I hit an interesting issue with a K8s 1.19.2 running on an IBM Z box, specifically across a pair of Ubuntu containers which were then running on an IBM Secure Service Container (SSC) LPAR on a Z box in IBM's cloud.
One of my colleagues had just upgraded the SSC software on that particular LPAR, known as Hosting Appliance, and I was performing some post-upgrade checks.

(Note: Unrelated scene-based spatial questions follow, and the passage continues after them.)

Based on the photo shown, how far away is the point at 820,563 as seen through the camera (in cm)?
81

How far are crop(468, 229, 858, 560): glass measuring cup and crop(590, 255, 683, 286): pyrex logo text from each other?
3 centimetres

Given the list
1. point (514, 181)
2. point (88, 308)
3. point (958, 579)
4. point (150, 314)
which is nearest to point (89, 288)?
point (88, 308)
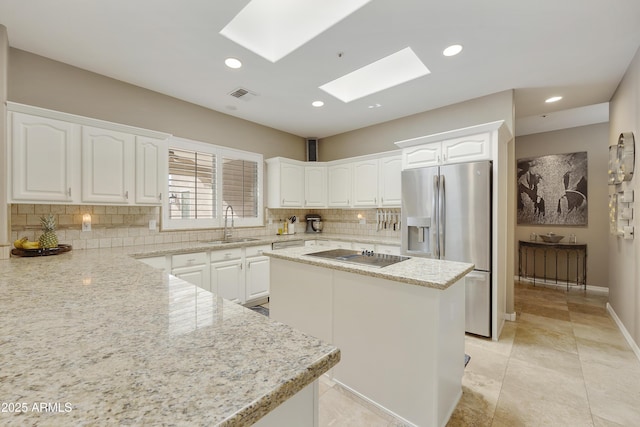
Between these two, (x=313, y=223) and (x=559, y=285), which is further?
(x=313, y=223)

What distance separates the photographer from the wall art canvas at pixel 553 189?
465 centimetres

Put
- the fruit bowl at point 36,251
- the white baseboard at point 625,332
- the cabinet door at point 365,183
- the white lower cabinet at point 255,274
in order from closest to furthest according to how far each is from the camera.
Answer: the fruit bowl at point 36,251 < the white baseboard at point 625,332 < the white lower cabinet at point 255,274 < the cabinet door at point 365,183

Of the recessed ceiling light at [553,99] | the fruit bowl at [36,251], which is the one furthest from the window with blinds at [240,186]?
the recessed ceiling light at [553,99]

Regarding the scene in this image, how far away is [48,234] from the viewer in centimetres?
238

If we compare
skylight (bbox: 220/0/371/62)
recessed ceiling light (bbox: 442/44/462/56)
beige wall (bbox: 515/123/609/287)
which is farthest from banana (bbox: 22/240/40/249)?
beige wall (bbox: 515/123/609/287)

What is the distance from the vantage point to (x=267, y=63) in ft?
8.66

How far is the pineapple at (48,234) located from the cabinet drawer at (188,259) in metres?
0.97

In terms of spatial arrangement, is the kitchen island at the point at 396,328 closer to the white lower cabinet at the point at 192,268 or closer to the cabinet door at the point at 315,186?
the white lower cabinet at the point at 192,268

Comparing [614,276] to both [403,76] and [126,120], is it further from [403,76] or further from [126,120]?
[126,120]

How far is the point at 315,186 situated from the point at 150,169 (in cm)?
259

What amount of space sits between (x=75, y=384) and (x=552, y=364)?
326 cm

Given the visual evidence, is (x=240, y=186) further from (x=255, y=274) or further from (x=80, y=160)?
(x=80, y=160)

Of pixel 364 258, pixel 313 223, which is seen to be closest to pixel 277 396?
pixel 364 258

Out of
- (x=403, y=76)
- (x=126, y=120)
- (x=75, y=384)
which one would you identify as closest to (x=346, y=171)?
(x=403, y=76)
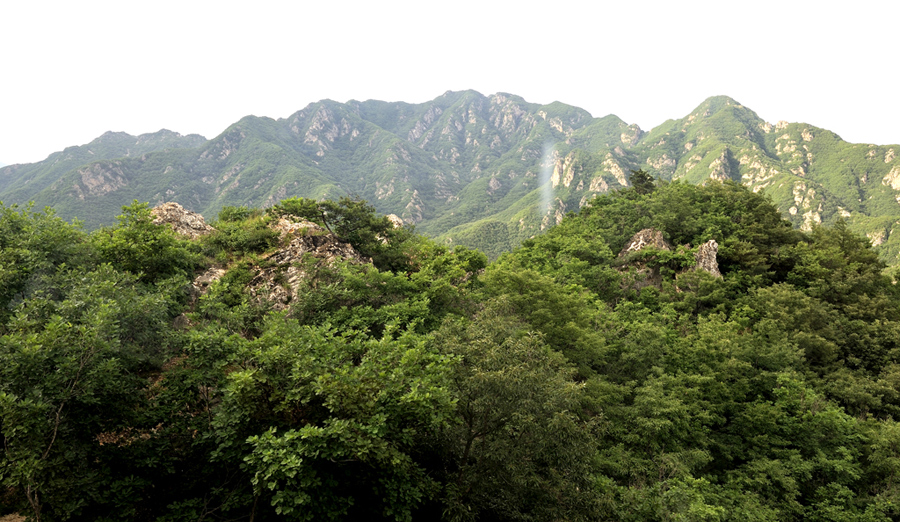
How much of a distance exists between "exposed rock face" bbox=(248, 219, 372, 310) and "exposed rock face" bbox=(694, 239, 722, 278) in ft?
95.2

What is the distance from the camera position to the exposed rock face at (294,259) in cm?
1809

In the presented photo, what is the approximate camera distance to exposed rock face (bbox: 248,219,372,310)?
59.4ft

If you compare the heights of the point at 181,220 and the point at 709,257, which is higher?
the point at 181,220

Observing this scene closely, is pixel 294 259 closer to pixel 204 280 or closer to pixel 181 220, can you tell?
pixel 204 280

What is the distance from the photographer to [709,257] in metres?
31.0

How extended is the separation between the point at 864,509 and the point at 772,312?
1340cm

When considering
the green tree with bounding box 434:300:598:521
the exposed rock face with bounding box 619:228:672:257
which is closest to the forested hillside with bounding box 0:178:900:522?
the green tree with bounding box 434:300:598:521

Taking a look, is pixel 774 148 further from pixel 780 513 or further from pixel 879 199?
pixel 780 513

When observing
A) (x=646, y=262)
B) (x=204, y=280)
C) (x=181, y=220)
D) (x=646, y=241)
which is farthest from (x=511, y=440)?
(x=646, y=241)

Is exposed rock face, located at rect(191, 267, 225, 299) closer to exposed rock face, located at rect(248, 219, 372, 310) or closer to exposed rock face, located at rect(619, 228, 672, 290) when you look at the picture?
exposed rock face, located at rect(248, 219, 372, 310)

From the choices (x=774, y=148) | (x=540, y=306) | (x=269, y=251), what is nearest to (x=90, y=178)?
(x=269, y=251)

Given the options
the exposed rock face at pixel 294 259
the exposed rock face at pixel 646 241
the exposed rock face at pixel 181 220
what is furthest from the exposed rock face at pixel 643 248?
the exposed rock face at pixel 181 220

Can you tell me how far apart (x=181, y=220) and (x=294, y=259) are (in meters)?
9.65

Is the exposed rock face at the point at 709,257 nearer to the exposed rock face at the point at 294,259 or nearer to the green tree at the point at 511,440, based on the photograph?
the green tree at the point at 511,440
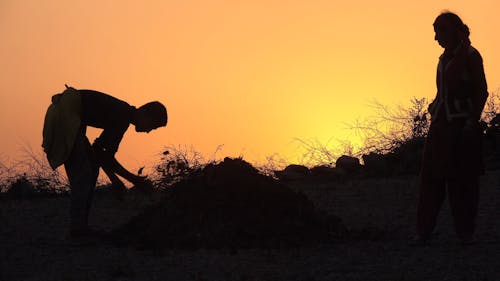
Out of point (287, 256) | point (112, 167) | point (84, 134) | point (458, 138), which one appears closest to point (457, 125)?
point (458, 138)

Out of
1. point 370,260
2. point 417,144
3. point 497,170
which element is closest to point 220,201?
point 370,260

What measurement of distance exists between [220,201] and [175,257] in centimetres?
150

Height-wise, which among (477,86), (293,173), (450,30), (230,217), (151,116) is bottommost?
(230,217)

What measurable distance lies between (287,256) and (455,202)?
1633mm

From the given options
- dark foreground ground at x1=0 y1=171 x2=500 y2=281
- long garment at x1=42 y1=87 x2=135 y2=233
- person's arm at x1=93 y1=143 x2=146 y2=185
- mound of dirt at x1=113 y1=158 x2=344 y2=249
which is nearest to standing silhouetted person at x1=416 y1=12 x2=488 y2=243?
dark foreground ground at x1=0 y1=171 x2=500 y2=281

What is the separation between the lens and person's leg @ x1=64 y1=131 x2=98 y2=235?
26.6 feet

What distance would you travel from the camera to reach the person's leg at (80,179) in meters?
8.09

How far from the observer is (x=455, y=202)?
25.2ft

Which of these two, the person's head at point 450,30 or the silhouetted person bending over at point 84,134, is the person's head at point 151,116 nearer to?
the silhouetted person bending over at point 84,134

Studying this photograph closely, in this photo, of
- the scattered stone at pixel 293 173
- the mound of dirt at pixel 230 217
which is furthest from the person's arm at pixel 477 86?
the scattered stone at pixel 293 173

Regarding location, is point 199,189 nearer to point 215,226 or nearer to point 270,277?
point 215,226

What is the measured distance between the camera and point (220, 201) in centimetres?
868

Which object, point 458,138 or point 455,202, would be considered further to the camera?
point 455,202

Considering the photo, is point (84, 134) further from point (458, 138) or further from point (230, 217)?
point (458, 138)
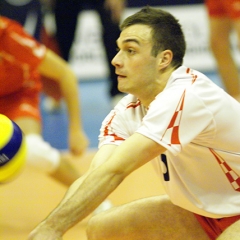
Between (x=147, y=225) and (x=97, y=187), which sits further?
(x=147, y=225)

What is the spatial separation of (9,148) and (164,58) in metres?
0.81

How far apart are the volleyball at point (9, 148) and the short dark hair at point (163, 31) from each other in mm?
665

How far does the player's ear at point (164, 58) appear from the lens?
2428mm

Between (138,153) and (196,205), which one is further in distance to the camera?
(196,205)

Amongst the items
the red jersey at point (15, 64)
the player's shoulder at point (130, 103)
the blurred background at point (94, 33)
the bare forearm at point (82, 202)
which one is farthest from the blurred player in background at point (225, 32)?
the bare forearm at point (82, 202)

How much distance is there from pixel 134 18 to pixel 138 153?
670 millimetres

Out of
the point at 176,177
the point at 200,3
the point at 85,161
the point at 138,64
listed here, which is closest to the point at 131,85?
the point at 138,64

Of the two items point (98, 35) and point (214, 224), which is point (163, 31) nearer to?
point (214, 224)

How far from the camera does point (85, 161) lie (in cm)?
502

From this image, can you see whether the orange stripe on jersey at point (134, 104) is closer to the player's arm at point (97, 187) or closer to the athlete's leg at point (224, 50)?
the player's arm at point (97, 187)

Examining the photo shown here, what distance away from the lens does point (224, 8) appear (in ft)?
18.4

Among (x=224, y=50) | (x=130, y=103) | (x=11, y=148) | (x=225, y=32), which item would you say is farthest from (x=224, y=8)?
(x=11, y=148)

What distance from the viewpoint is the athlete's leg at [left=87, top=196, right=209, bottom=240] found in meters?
2.69

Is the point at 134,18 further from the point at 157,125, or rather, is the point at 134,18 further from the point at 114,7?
the point at 114,7
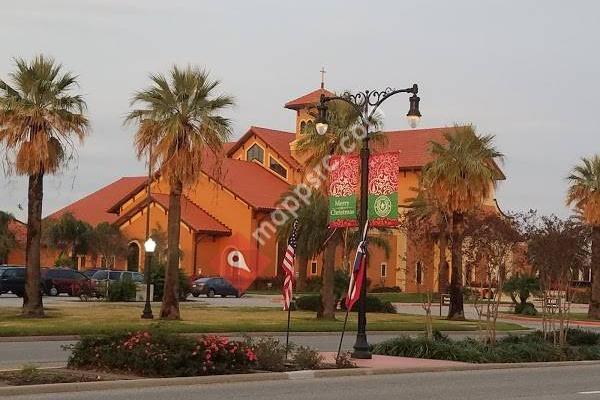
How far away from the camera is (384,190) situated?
20.5m

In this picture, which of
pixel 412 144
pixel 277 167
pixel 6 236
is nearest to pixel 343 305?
pixel 277 167

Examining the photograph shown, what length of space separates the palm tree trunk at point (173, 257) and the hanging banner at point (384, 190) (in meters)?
12.8

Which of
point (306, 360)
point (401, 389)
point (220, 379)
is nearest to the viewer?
point (220, 379)

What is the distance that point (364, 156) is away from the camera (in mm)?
20375

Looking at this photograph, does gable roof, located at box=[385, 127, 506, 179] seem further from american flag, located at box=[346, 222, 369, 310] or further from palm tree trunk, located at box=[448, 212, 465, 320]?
american flag, located at box=[346, 222, 369, 310]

Having set the KUBECONFIG variable: -
export KUBECONFIG=~/davehay_k8s.conf
I checked the running pods: -
kubectl get pods --all-namespaces
NAMESPACE NAME READY STATUS RESTARTS AGE
default hello-world-nginx-74bbbf57b4-8kzpb 0/1 Error 0 25d
default hello-world-nginx-deploy-to-cluster-dc8x2-pod-8fqzm 0/8 Completed 0 25d
default hello-world-nginx-source-to-image-b2t7r-pod-l8mmm 0/2 Completed 0 25d
kube-system coredns-f9fd979d6-tbp67 0/1 Error 0 26d
kube-system coredns-f9fd979d6-v9thn 0/1 Error 0 26d
kube-system etcd-b23976de6423 1/1 Running 1 26d
kube-system kube-apiserver-b23976de6423 1/1 Running 1 26d
kube-system kube-controller-manager-b23976de6423 1/1 Running 1 26d
kube-system kube-proxy-cq5sg 1/1 Running 1 26d
kube-system kube-proxy-qfg6v 1/1 Running 1 26d
kube-system kube-scheduler-b23976de6423 1/1 Running 1 26d
tekton-pipelines tekton-pipelines-controller-587569588b-jv6hc 0/1 Error 0 25d
tekton-pipelines tekton-pipelines-webhook-655cf7f8bb-nhlld 0/1 Error 0 25d
and noticed that four pods, including the Tekton Pipelines components were all in Error.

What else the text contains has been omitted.